→ Request: Please pull out, word for word, every line from the one containing "From the camera, at" through the one containing "Answer: (x=46, y=757)", both ends included. Leave the pictures out of your answer.

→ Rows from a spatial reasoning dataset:
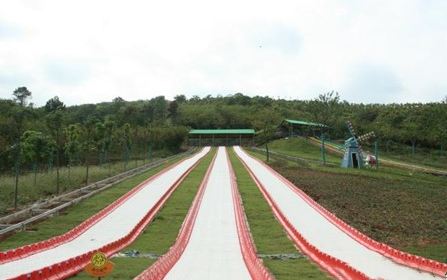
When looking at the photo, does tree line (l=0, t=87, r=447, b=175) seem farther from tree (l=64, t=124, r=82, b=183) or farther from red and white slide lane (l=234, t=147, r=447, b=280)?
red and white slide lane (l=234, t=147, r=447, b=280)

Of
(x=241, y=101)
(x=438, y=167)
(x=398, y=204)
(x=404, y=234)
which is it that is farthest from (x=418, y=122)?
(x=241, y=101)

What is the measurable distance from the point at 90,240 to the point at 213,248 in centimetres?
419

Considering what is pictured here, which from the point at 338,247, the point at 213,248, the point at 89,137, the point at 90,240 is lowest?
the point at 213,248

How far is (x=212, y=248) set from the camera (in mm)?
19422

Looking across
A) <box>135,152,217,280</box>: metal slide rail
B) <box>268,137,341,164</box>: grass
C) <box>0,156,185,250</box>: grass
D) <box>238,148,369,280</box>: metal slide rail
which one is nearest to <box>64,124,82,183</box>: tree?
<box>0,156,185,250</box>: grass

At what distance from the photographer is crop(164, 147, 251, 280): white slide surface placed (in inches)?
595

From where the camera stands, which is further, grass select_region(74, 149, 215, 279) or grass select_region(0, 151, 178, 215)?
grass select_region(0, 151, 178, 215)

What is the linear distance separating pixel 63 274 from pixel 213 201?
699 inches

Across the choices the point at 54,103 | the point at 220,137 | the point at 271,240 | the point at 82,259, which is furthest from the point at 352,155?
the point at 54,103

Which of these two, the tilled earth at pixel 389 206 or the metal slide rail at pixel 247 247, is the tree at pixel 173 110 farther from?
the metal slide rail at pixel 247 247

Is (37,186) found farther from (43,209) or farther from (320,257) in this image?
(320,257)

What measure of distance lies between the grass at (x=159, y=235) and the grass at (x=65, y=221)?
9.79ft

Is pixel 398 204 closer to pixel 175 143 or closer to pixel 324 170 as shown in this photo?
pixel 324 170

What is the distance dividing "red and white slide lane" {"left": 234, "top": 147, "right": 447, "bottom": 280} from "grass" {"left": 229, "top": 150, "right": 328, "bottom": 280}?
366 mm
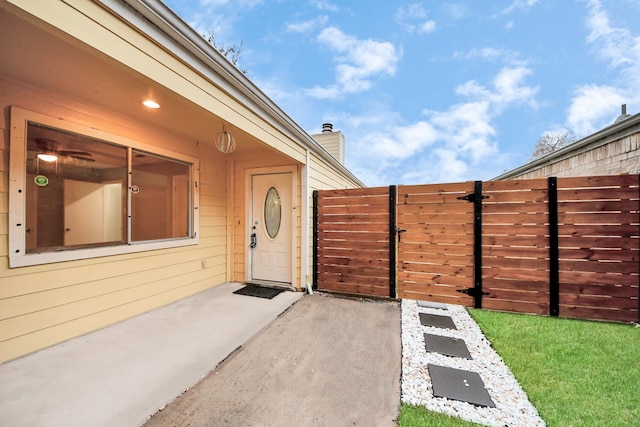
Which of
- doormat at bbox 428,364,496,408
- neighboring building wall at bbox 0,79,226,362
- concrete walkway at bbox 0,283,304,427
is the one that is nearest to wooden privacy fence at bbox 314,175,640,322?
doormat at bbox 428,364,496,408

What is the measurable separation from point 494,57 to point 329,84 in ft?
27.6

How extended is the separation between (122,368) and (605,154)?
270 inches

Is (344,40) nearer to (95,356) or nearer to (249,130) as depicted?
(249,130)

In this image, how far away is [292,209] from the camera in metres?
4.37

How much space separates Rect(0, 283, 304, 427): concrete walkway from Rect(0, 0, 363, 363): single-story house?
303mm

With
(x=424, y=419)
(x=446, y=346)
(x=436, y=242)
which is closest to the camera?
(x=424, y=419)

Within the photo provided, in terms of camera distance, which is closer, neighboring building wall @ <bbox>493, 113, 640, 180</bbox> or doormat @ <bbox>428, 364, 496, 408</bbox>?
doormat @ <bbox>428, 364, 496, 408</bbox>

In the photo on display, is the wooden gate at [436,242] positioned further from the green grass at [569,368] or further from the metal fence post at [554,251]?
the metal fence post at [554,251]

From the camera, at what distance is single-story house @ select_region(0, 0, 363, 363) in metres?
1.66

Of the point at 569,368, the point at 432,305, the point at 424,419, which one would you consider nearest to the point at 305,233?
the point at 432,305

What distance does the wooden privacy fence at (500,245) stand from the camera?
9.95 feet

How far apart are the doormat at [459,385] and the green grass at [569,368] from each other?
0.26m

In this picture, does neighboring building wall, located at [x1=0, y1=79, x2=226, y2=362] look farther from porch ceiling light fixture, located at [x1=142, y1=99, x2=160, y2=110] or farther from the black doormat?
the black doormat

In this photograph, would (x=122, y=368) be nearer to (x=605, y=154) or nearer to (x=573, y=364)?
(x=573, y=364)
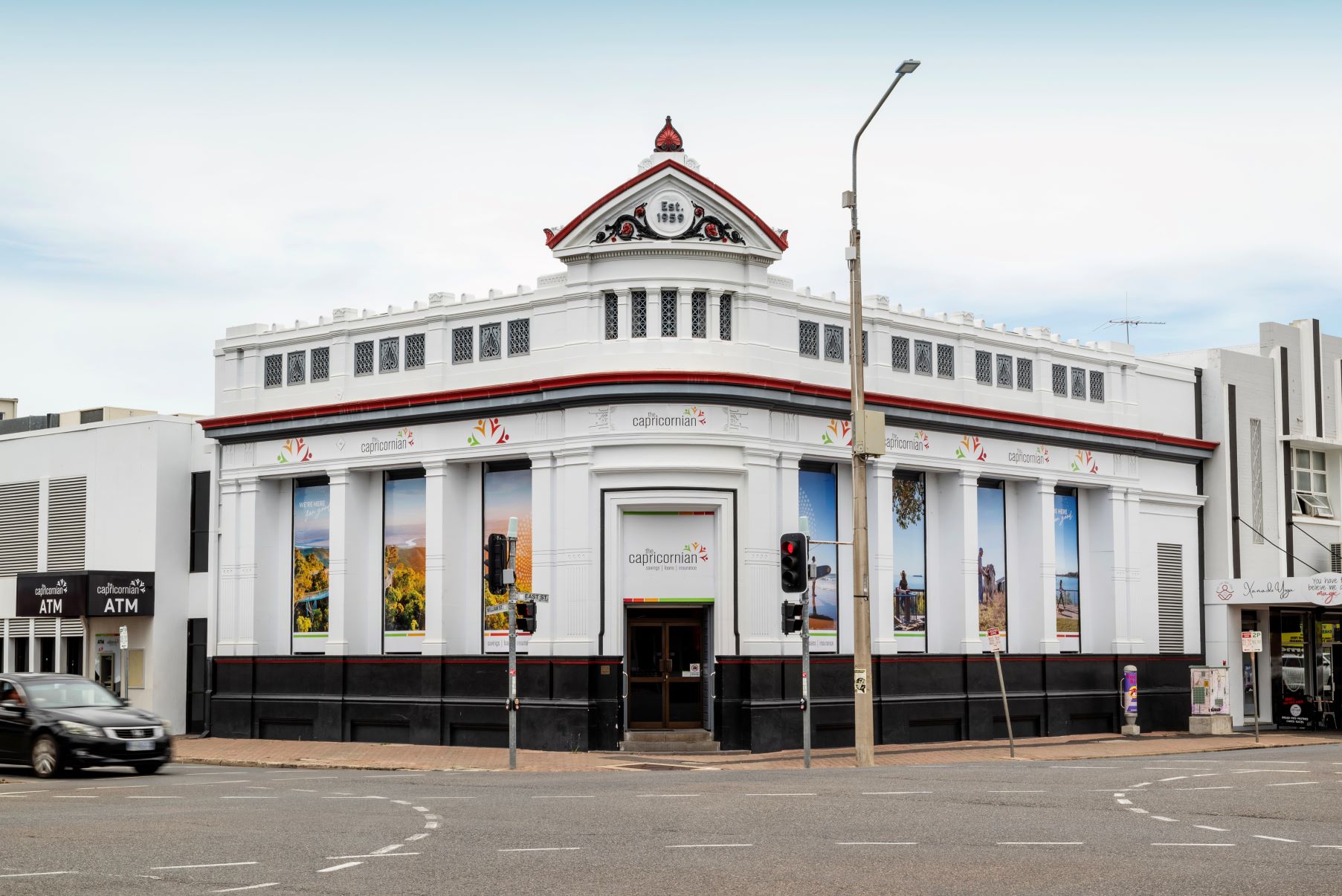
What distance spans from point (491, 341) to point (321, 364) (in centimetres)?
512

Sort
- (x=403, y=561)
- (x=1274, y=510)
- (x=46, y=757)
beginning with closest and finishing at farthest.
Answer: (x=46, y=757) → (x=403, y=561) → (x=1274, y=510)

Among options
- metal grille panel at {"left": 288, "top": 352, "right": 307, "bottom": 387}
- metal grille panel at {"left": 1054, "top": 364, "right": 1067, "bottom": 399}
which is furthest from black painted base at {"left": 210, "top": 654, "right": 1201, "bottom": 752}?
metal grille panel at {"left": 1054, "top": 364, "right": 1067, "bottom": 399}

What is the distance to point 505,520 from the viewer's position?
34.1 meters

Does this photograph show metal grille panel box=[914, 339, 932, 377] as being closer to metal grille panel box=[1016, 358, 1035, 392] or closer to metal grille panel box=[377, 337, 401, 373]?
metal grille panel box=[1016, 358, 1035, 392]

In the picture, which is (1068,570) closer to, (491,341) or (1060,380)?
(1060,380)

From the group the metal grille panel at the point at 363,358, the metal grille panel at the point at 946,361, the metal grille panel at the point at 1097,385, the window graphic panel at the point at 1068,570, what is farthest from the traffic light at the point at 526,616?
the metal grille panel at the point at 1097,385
...
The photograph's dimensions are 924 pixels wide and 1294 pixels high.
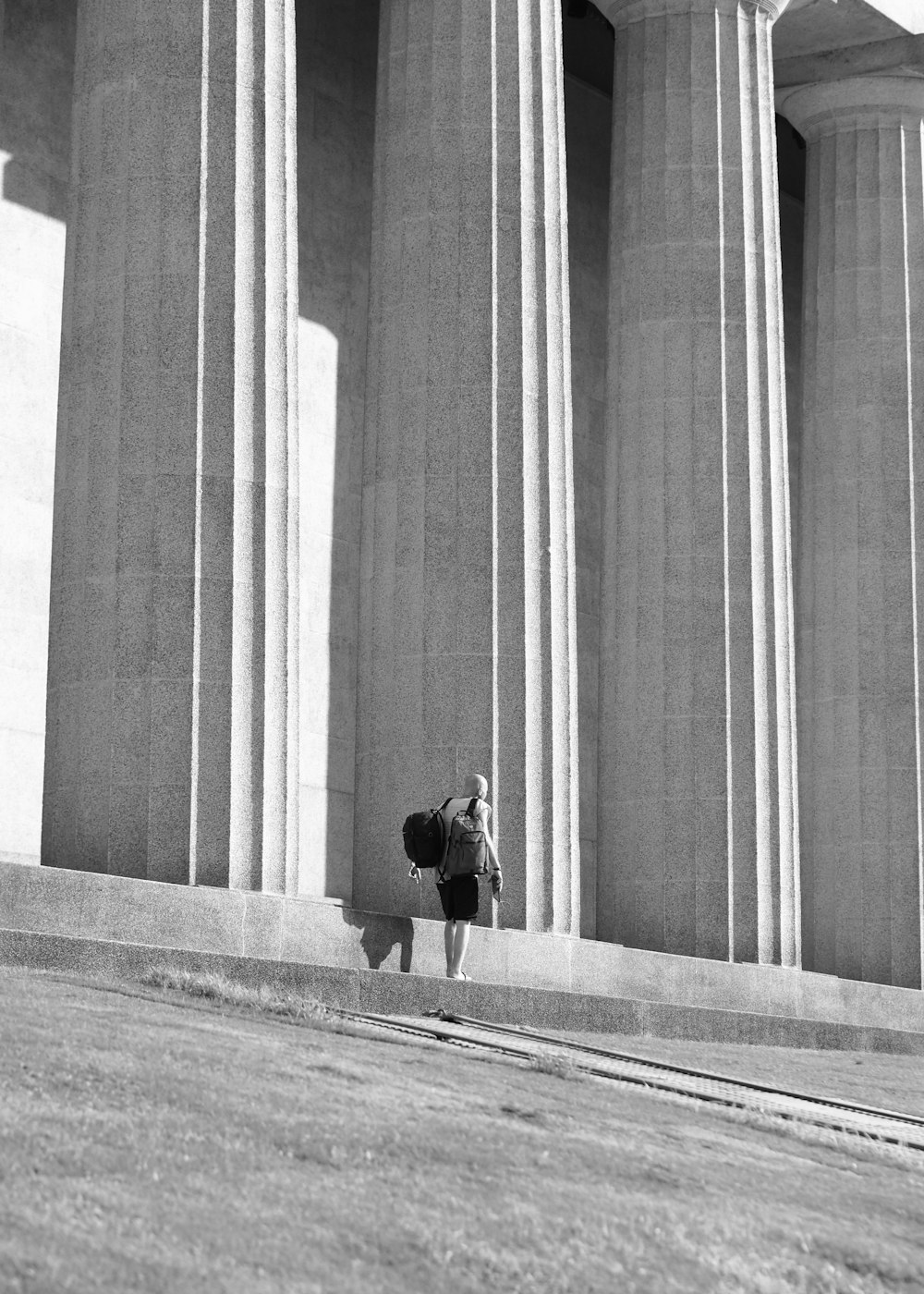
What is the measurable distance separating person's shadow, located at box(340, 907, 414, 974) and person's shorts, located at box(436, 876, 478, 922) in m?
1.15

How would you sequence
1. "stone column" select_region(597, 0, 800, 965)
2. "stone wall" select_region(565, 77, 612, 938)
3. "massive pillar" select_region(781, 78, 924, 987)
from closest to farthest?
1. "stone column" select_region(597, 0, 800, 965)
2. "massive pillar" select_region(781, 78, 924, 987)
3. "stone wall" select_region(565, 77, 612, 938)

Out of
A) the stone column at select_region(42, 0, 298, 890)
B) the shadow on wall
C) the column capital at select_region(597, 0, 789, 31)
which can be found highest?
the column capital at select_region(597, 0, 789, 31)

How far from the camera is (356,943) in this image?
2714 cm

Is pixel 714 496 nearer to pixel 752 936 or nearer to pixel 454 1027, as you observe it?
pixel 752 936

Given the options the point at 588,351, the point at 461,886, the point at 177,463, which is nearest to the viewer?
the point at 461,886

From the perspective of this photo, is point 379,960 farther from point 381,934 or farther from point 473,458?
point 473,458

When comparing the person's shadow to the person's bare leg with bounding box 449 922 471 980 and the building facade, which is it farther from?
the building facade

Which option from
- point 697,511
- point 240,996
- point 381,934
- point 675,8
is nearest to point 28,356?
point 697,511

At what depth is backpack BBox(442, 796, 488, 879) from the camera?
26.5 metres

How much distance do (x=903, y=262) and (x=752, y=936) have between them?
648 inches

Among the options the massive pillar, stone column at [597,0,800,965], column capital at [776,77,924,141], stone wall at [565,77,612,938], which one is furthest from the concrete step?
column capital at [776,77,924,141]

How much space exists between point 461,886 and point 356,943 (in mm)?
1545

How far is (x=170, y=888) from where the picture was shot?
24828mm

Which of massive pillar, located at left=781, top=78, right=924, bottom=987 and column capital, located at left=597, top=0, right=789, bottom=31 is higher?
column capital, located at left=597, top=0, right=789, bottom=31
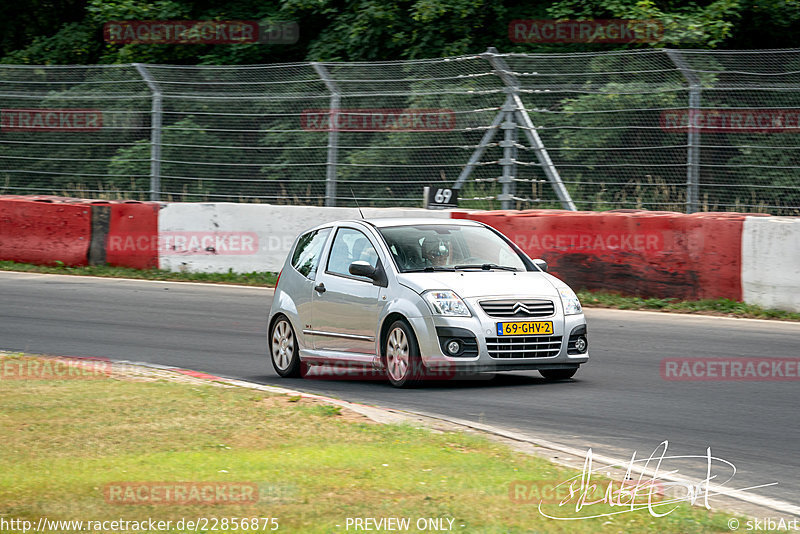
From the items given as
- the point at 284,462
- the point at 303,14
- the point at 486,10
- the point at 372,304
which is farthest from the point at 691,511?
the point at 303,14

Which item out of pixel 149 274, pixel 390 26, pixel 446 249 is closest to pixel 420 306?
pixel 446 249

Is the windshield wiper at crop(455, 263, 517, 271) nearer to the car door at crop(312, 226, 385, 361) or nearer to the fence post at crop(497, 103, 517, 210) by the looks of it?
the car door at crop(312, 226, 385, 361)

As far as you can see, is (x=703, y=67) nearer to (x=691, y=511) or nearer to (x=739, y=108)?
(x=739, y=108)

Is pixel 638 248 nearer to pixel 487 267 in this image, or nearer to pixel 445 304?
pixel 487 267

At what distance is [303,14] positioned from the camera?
...
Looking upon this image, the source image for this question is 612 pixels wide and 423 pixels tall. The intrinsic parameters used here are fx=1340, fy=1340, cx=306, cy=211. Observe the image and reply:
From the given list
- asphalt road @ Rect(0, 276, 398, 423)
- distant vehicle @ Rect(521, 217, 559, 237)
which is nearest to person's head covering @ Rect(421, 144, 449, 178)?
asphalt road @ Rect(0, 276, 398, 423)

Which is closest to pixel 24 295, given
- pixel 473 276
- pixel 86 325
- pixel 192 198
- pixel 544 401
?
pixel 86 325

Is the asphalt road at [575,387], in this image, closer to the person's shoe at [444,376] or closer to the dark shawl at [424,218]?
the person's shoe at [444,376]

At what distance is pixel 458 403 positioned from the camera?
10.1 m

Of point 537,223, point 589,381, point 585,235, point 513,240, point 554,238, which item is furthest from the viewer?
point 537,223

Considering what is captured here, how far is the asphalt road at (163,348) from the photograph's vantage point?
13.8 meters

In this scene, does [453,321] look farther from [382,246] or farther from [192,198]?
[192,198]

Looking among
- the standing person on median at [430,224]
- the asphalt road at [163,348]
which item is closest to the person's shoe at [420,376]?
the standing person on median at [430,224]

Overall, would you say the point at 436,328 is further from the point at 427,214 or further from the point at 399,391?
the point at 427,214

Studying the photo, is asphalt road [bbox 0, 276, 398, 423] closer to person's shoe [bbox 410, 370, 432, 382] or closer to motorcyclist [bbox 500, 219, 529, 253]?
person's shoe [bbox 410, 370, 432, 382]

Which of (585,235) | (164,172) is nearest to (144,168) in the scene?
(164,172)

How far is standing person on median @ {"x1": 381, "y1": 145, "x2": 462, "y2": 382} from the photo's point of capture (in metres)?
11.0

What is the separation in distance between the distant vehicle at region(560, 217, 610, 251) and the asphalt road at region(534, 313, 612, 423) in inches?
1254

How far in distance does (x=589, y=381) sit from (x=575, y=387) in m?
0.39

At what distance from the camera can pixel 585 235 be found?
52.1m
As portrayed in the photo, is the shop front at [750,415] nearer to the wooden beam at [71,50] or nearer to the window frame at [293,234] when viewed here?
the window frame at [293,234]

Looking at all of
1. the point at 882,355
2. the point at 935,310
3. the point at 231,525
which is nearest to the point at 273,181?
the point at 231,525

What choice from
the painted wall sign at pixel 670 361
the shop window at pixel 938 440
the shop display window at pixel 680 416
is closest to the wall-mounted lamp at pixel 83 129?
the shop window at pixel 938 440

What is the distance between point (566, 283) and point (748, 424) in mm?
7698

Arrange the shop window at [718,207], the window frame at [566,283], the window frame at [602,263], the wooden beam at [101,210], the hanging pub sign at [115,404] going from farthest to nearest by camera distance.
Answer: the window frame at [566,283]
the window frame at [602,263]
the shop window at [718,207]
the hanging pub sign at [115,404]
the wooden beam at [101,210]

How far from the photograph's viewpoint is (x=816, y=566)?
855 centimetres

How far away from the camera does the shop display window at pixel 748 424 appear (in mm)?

→ Result of the exercise:
From the camera, at what distance is single-story house @ select_region(0, 0, 363, 363) in metres?
1.66

Of the point at 569,368, the point at 432,305, the point at 424,419, which one would you consider nearest to the point at 305,233?
the point at 432,305

What distance does the wooden privacy fence at (500,245) stand from the camera?
9.95 feet

How far apart are the doormat at [459,385] and the green grass at [569,368] from each other?
0.26m

In this picture, does neighboring building wall, located at [x1=0, y1=79, x2=226, y2=362] look farther from porch ceiling light fixture, located at [x1=142, y1=99, x2=160, y2=110] or farther from the black doormat?
the black doormat

In this photograph, would (x=122, y=368) be nearer to (x=605, y=154) or nearer to (x=573, y=364)?
(x=573, y=364)
What distance spans from point (491, 341) to point (321, 364) (in centimetres)?
512

Sort
- (x=403, y=561)
- (x=1274, y=510)
- (x=46, y=757)
beginning with closest and finishing at farthest.
Answer: (x=46, y=757) → (x=403, y=561) → (x=1274, y=510)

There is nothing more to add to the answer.